### Set task
Repeat the records verbatim and leave the pictures out of your copy.

Records from a data collection:
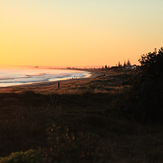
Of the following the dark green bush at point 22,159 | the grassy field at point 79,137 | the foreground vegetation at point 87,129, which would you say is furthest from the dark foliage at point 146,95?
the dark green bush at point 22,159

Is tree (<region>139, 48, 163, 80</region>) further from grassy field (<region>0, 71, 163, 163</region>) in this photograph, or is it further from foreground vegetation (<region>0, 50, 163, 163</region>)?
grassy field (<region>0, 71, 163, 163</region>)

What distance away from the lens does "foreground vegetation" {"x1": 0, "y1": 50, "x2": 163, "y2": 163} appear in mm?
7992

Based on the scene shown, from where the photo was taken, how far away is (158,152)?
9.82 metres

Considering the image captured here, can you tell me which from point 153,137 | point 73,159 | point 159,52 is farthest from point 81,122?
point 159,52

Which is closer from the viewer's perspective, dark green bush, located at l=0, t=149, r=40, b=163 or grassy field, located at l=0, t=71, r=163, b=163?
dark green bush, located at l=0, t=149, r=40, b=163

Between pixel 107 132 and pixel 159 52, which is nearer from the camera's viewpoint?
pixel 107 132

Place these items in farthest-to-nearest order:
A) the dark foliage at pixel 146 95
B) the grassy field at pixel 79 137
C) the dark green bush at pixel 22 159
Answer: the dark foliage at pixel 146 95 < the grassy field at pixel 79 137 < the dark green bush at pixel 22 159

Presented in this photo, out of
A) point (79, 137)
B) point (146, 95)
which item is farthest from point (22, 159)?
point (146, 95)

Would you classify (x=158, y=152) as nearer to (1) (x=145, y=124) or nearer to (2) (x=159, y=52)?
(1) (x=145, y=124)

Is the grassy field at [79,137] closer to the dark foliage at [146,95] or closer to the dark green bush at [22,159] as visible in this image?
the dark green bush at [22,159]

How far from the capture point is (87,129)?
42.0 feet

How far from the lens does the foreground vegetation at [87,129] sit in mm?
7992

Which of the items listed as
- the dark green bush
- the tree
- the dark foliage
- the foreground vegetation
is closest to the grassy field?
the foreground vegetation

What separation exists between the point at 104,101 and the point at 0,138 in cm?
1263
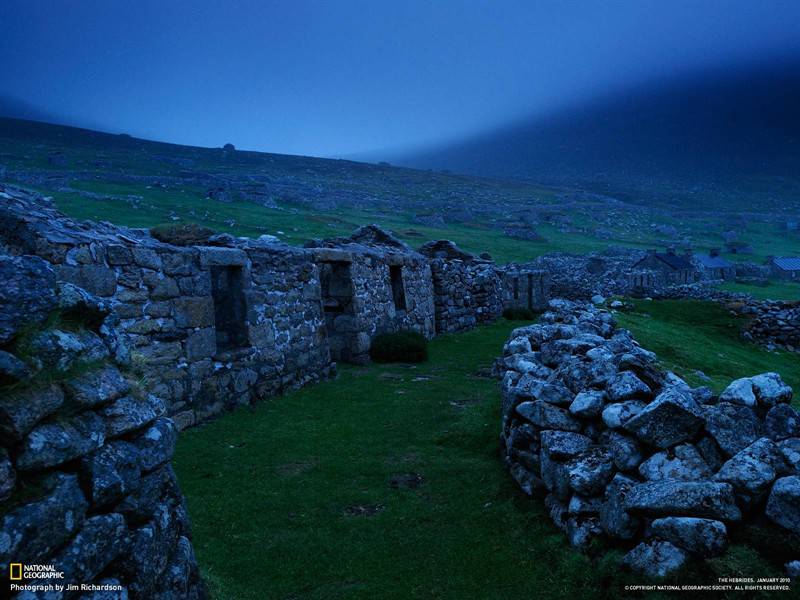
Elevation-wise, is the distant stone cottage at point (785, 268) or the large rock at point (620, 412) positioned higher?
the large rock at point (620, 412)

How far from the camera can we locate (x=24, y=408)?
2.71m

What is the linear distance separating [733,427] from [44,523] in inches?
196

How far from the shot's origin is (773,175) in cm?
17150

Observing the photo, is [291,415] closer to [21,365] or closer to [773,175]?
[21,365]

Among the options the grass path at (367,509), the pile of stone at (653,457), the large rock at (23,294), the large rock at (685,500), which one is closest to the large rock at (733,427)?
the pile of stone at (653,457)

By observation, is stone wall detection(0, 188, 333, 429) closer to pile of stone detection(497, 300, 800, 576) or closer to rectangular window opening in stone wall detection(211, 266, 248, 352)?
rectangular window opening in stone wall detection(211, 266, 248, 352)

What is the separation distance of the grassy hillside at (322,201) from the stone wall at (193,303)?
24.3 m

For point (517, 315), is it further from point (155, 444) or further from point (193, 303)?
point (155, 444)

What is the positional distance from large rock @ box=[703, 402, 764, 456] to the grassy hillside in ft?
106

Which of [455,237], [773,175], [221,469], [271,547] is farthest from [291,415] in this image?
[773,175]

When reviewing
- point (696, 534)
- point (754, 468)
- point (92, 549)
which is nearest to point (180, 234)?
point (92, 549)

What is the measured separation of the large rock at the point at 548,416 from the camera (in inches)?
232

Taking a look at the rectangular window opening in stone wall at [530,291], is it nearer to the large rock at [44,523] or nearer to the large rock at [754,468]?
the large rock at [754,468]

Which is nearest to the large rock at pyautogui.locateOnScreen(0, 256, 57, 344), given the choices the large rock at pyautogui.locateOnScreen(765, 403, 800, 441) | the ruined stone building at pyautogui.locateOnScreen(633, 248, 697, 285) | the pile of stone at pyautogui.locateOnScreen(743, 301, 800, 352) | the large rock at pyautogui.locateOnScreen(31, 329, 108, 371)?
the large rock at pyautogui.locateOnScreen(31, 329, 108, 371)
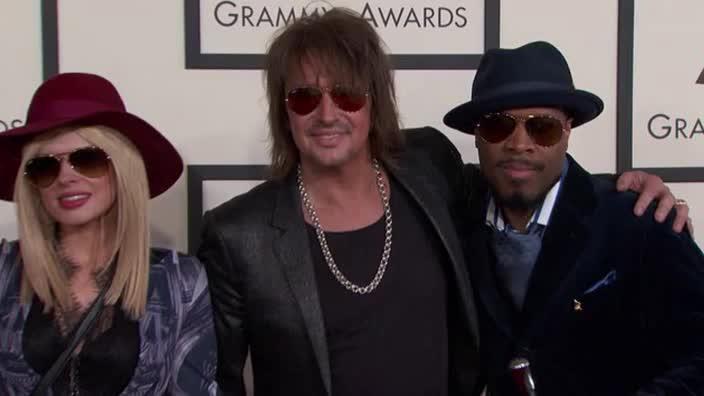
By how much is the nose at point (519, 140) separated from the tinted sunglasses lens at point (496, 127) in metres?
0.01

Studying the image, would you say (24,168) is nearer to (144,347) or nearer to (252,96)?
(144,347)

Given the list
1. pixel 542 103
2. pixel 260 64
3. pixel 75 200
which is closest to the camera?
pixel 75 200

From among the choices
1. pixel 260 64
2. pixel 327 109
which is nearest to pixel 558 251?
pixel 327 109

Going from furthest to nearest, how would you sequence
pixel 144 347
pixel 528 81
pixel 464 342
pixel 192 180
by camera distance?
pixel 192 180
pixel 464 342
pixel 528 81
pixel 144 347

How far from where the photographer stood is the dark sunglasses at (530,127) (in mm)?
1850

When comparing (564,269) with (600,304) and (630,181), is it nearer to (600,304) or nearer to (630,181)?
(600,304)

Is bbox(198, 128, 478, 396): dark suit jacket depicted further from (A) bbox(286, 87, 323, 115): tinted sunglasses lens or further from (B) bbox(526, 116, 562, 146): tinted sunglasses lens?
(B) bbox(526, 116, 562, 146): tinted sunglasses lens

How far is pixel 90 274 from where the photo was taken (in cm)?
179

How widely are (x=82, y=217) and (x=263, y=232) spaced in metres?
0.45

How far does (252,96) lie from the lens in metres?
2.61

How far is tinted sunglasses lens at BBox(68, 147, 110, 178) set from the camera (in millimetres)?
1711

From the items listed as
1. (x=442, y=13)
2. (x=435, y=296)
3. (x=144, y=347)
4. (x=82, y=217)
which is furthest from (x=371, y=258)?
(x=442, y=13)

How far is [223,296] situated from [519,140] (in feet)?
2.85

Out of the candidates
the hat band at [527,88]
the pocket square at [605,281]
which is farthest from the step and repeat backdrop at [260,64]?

### Finished answer
Of the following the dark green bush at point 22,159 | the grassy field at point 79,137 | the foreground vegetation at point 87,129, which would you say is furthest from the dark foliage at point 146,95?
the dark green bush at point 22,159

Is tree (<region>139, 48, 163, 80</region>) further from grassy field (<region>0, 71, 163, 163</region>) in this photograph, or is it further from foreground vegetation (<region>0, 50, 163, 163</region>)?
grassy field (<region>0, 71, 163, 163</region>)

What distance away from the lens does "foreground vegetation" {"x1": 0, "y1": 50, "x2": 163, "y2": 163} appear in mm?
7992

Based on the scene shown, from where the photo was taken, how far away is (158,152)?
9.82 metres

Considering the image captured here, can you tell me which from point 153,137 | point 73,159 | point 159,52 is farthest from point 81,122?
point 159,52

Which is closer from the viewer's perspective, dark green bush, located at l=0, t=149, r=40, b=163 or grassy field, located at l=0, t=71, r=163, b=163?
dark green bush, located at l=0, t=149, r=40, b=163

Between pixel 107 132 and pixel 159 52, which is nearer from the camera's viewpoint?
pixel 107 132

Place these items in farthest-to-nearest order:
A) the dark foliage at pixel 146 95
B) the grassy field at pixel 79 137
C) the dark green bush at pixel 22 159
Answer: the dark foliage at pixel 146 95 < the grassy field at pixel 79 137 < the dark green bush at pixel 22 159

Presented in this photo, out of
A) point (79, 137)
B) point (146, 95)
which item is farthest from point (22, 159)?
point (146, 95)

Would you classify (x=158, y=152) as nearer to (1) (x=145, y=124) or nearer to (2) (x=159, y=52)?
(1) (x=145, y=124)

Is the grassy field at [79,137] closer to the dark foliage at [146,95] or closer to the dark green bush at [22,159] as visible in this image?
the dark green bush at [22,159]

How far from the capture point is (87,129)?
42.0 feet

How far from the lens does the foreground vegetation at [87,129] sit in mm?
7992

Which of the items listed as
- the dark green bush
- the tree
- the dark foliage
- the foreground vegetation
is closest to the grassy field?
the foreground vegetation

What separation exists between the point at 104,101 and the point at 0,138 in cm?
1263
Elevation-wise, is the distant stone cottage at point (785, 268) or the large rock at point (620, 412) positioned higher?
the large rock at point (620, 412)

How far from the camera can we locate (x=24, y=408)?
2.71m

What is the linear distance separating [733,427] from [44,523] in inches?
196

How far from the shot's origin is (773,175) in cm?
17150

Observing the photo, is [291,415] closer to [21,365] or closer to [773,175]?
[21,365]

Among the options the grass path at (367,509), the pile of stone at (653,457), the large rock at (23,294), the large rock at (685,500), which one is closest to the large rock at (733,427)?
the pile of stone at (653,457)

By observation, is stone wall detection(0, 188, 333, 429) closer to pile of stone detection(497, 300, 800, 576) or closer to rectangular window opening in stone wall detection(211, 266, 248, 352)?
rectangular window opening in stone wall detection(211, 266, 248, 352)

What is the separation distance of the grassy hillside at (322,201) from the stone wall at (193,303)?
24.3 m

For point (517, 315), is it further from point (155, 444) or further from point (193, 303)?
point (155, 444)

What is the positional distance from large rock @ box=[703, 402, 764, 456] to the grassy hillside in ft?
106

Which of [455,237], [773,175], [221,469], [271,547] is farthest from [291,415] in this image?
[773,175]

When reviewing
- point (696, 534)
- point (754, 468)
- point (92, 549)
which is nearest to point (180, 234)?
point (92, 549)

What is the measured separation of the large rock at the point at 548,416 from the camera (in inches)?
232

Taking a look at the rectangular window opening in stone wall at [530,291], is it nearer to the large rock at [44,523] or nearer to the large rock at [754,468]?
the large rock at [754,468]

Which is nearest to the large rock at pyautogui.locateOnScreen(0, 256, 57, 344), given the choices the large rock at pyautogui.locateOnScreen(765, 403, 800, 441) | the ruined stone building at pyautogui.locateOnScreen(633, 248, 697, 285) | the pile of stone at pyautogui.locateOnScreen(743, 301, 800, 352) | the large rock at pyautogui.locateOnScreen(31, 329, 108, 371)?
the large rock at pyautogui.locateOnScreen(31, 329, 108, 371)
By how much is the nose at point (519, 140) separated from the tinted sunglasses lens at point (496, 127) in metres?
0.01

Studying the image, would you say (24,168) is nearer to (144,347) or nearer to (252,96)?
(144,347)

Given the list
1. pixel 542 103
2. pixel 260 64
3. pixel 75 200
which is closest to the camera?
pixel 75 200

From among the choices
1. pixel 260 64
2. pixel 327 109
which is nearest to pixel 558 251?
pixel 327 109

Going from furthest to nearest, how would you sequence
pixel 144 347
pixel 528 81
pixel 464 342
pixel 192 180
by camera distance?
pixel 192 180
pixel 464 342
pixel 528 81
pixel 144 347

How far from where the photographer stood is the dark sunglasses at (530,127) (in mm)?
1850

When comparing (564,269) with (600,304) and (630,181), is it nearer to (600,304) or nearer to (630,181)?
(600,304)

Is bbox(198, 128, 478, 396): dark suit jacket depicted further from (A) bbox(286, 87, 323, 115): tinted sunglasses lens or further from (B) bbox(526, 116, 562, 146): tinted sunglasses lens?
(B) bbox(526, 116, 562, 146): tinted sunglasses lens

How far is pixel 90 274 from where the photo was taken (in cm)?
179

How widely are (x=82, y=217) and (x=263, y=232) spaced in metres?
0.45

How far does (252,96) lie from the lens in metres?
2.61

How far is tinted sunglasses lens at BBox(68, 147, 110, 178) set from the camera (in millimetres)?
1711

From the items listed as
1. (x=442, y=13)
2. (x=435, y=296)
3. (x=144, y=347)
4. (x=82, y=217)
which is furthest from (x=371, y=258)?
(x=442, y=13)

How far is [223,296] situated from [519,140] (in feet)?
2.85

Out of the candidates
the hat band at [527,88]
the pocket square at [605,281]
which is farthest from the step and repeat backdrop at [260,64]?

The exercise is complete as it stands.